A sentencing recommendation filed Thursday by prosecutors calls for a 15-month jail term and roundly rejects the notion of probation or home detention.
Bonds became ensnared in a broad grand jury probe of illegal distribution of steroids and money laundering by the Bay Area Laboratory Co-Operative (BALCO) in Burlingame.
Two men associated with BALCO were Victor Conte, president o BALCO, and Greg Anderson, Bonds’ childhood friend and personal trainer.
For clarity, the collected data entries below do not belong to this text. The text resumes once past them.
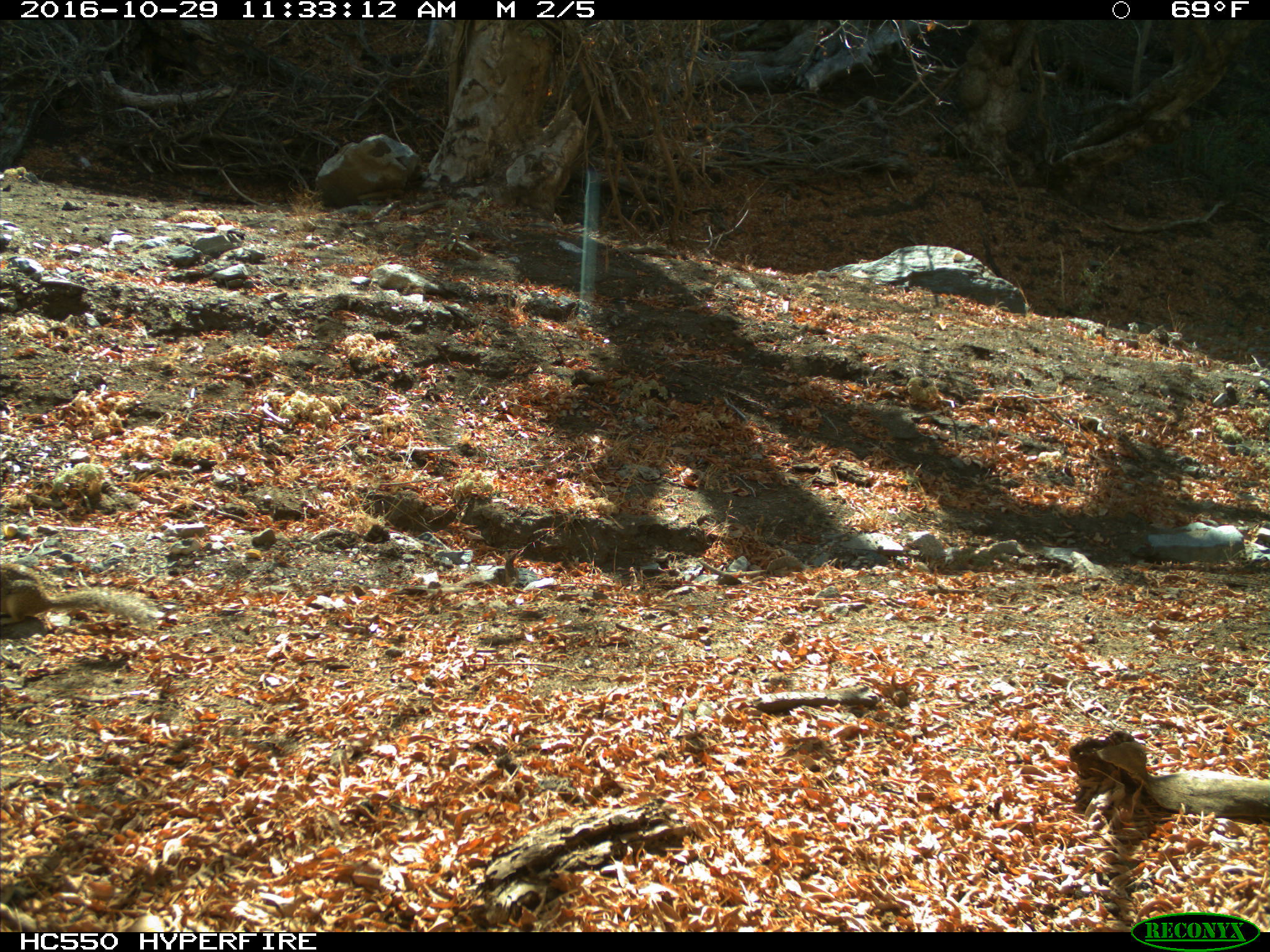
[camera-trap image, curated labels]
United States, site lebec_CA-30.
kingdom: Animalia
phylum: Chordata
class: Mammalia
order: Rodentia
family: Sciuridae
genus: Otospermophilus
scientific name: Otospermophilus beecheyi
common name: california ground squirrel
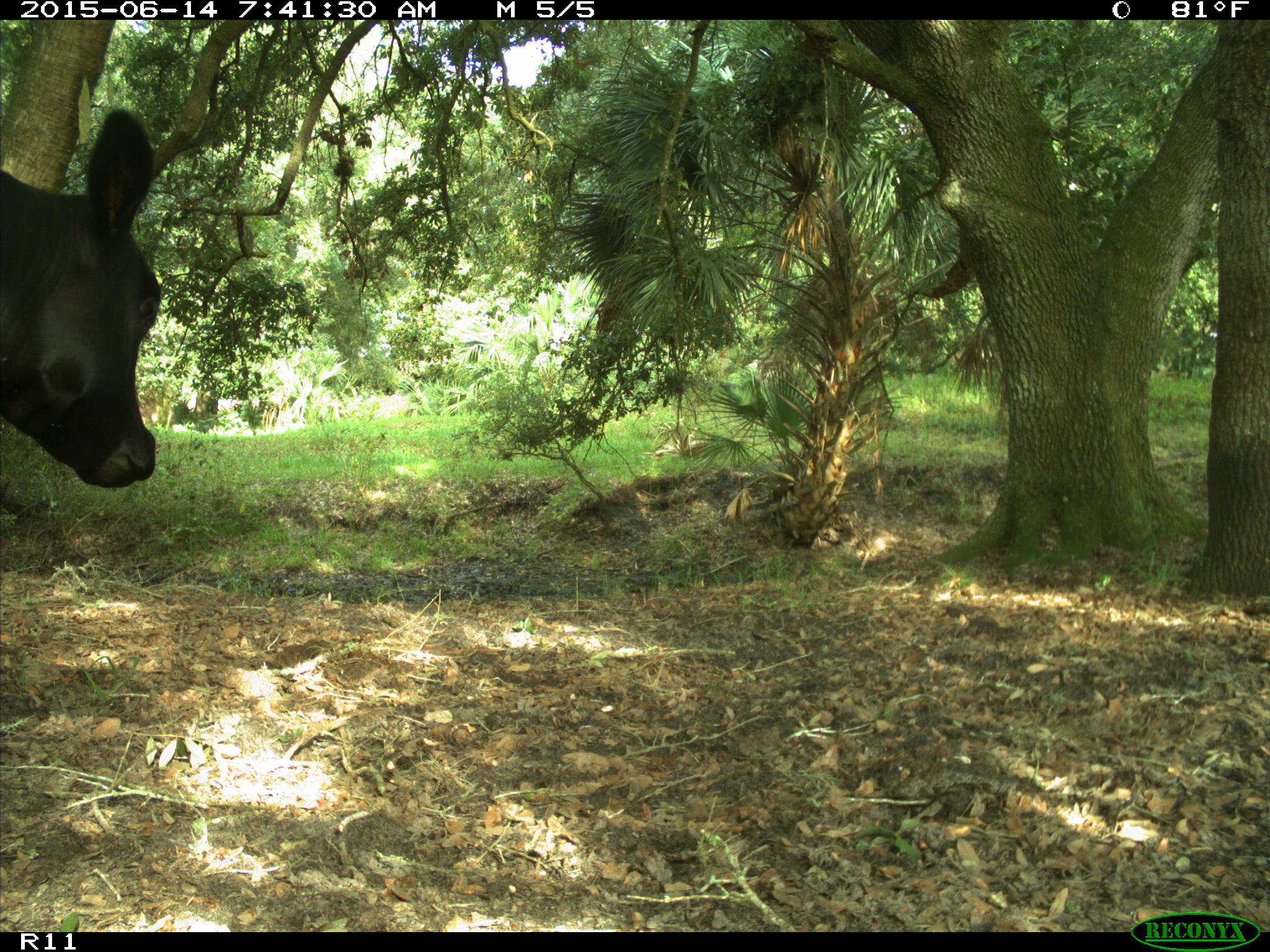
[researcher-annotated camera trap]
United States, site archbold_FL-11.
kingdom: Animalia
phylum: Chordata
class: Mammalia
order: Artiodactyla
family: Bovidae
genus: Bos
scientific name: Bos taurus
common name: domestic cow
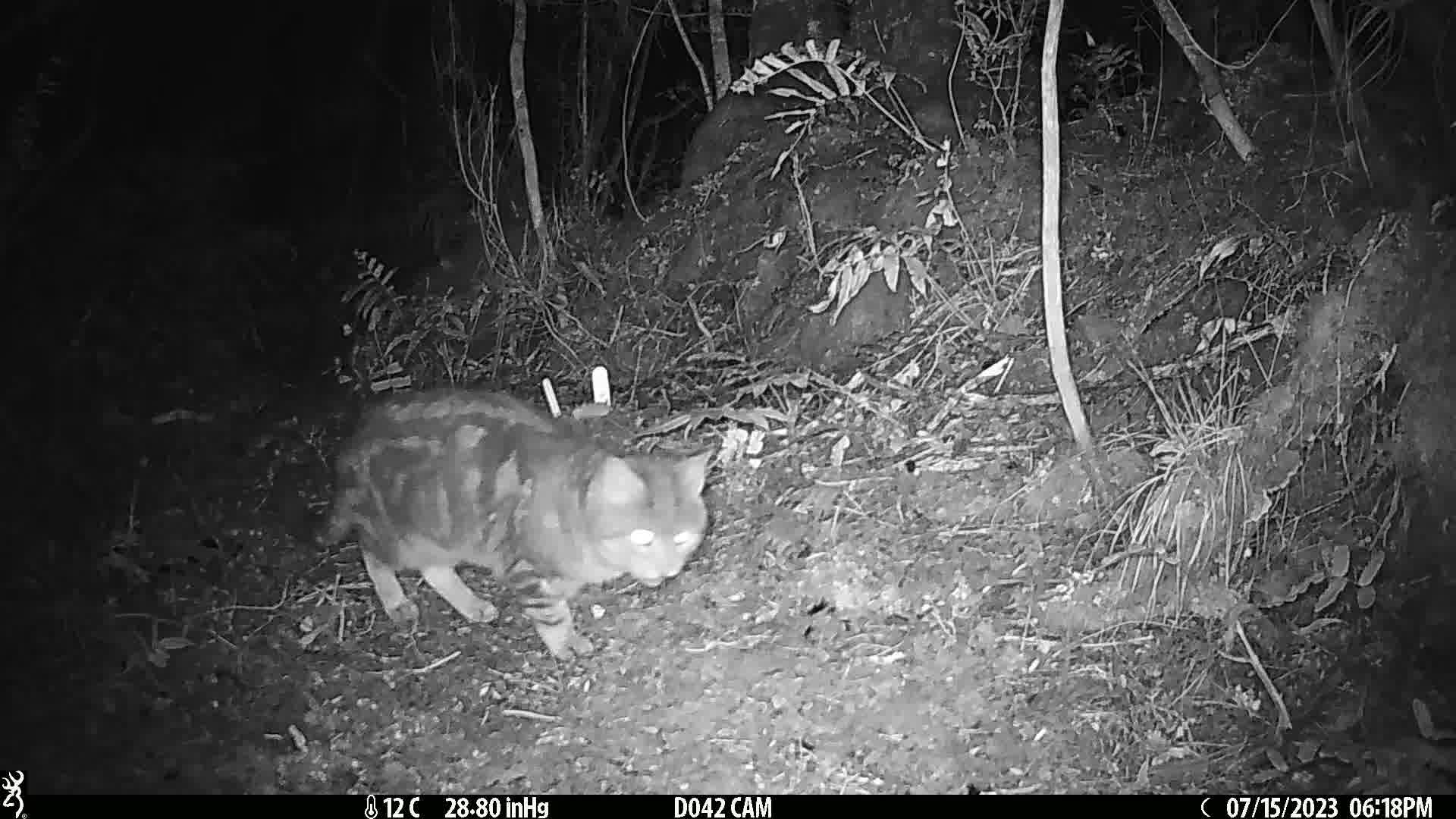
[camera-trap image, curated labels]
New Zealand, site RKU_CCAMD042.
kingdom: Animalia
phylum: Chordata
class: Mammalia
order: Carnivora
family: Felidae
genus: Felis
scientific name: Felis catus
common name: domestic cat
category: cat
Conte, Anderson and two other defendants were ultimately charged and later pleaded guilty to drug distribution.
Bonds, 47, was questioned by grand jurors and later he was accused of lying to the grand jury and giving rambling evasive answers to questions.
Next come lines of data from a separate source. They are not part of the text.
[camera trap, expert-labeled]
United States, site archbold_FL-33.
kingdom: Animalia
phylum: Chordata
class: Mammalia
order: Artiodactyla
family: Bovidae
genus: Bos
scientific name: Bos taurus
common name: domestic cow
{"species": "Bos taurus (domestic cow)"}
“The evidence at trial demonstrated the bonds went into the grand jury with the intention of providing false statements and obstructing the grand jury’s efforts to get at the truth in the BALCO matter,” wrote Assistant U.S. Attorney Matthew Parrella.
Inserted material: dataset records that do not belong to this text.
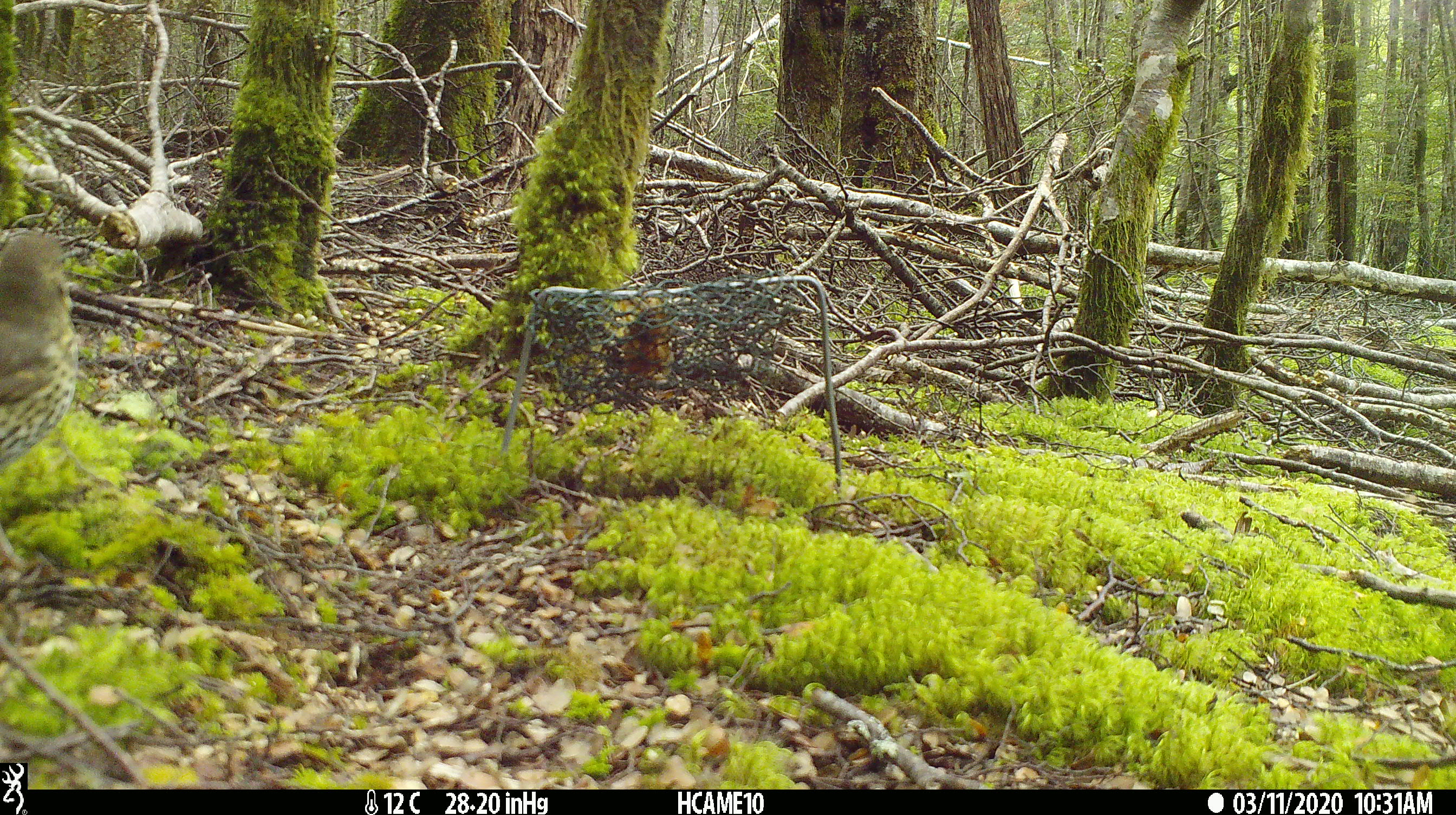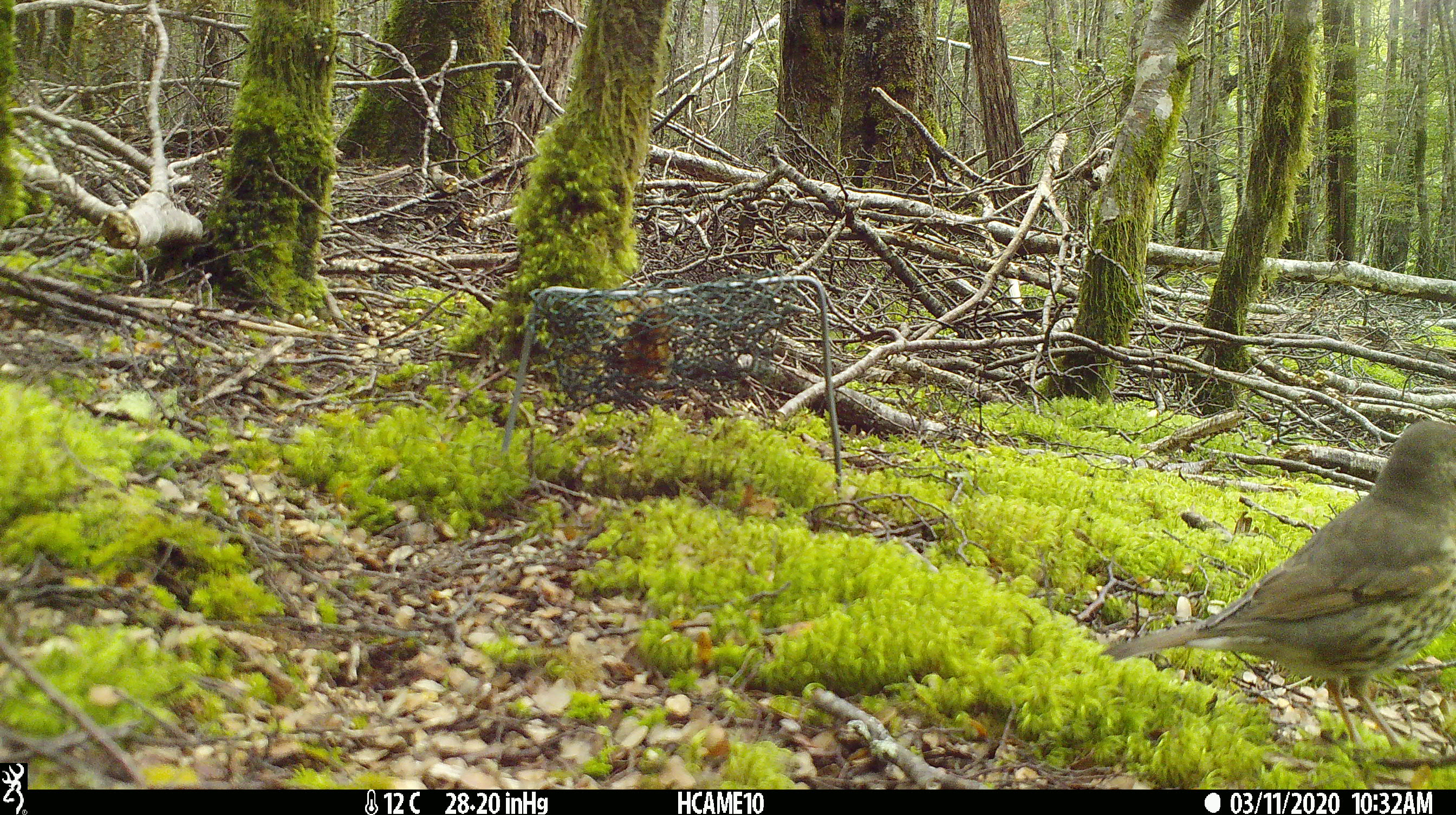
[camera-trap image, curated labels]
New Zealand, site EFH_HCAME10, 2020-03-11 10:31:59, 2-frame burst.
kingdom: Animalia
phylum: Chordata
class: Aves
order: Passeriformes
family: Turdidae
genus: Turdus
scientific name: Turdus philomelos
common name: song thrush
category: thrush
Thrush (song thrush) (Turdus philomelos).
“Bonds contacted another grand jury witness prior to his testimony and attempted to influence that witness. Bonds repeatedly provided false testimony in the grand jury,” Parella wrote.
The sentencing guideline range for Bonds’ conviction and past history is 15 to 21 months in prison. U.S. District Judge Susan Illston can take a number of factors into account in deciding whether to accept the government’s request of 15 months in jail or the defense plea for leniency and home detention.
She has previously sentenced two other sports figures to home detention or probation. Track coach Trevor Graham received one year of home confinement for lying about supplying performance drugs to athletes. And cycling champion Tammy Thomas received six months of the same home detention punishment for a conviction of lying about steroids use.
Two others, Dana Stubblefield, a former San Francisco 49er, and track star Marion Jones were also convicted from the same grand jury investigation, but only Jones received jail time.
Anderson refused to testify against Bonds and spent a year in prison for contempt of court.
Bonds was the leading home run hitter and broke records during the period of the steroids investigation. He played outfield for the San Francisco Giants.
Bonds is set to be sentenced by Illston on Dec. 16 in San Francisco.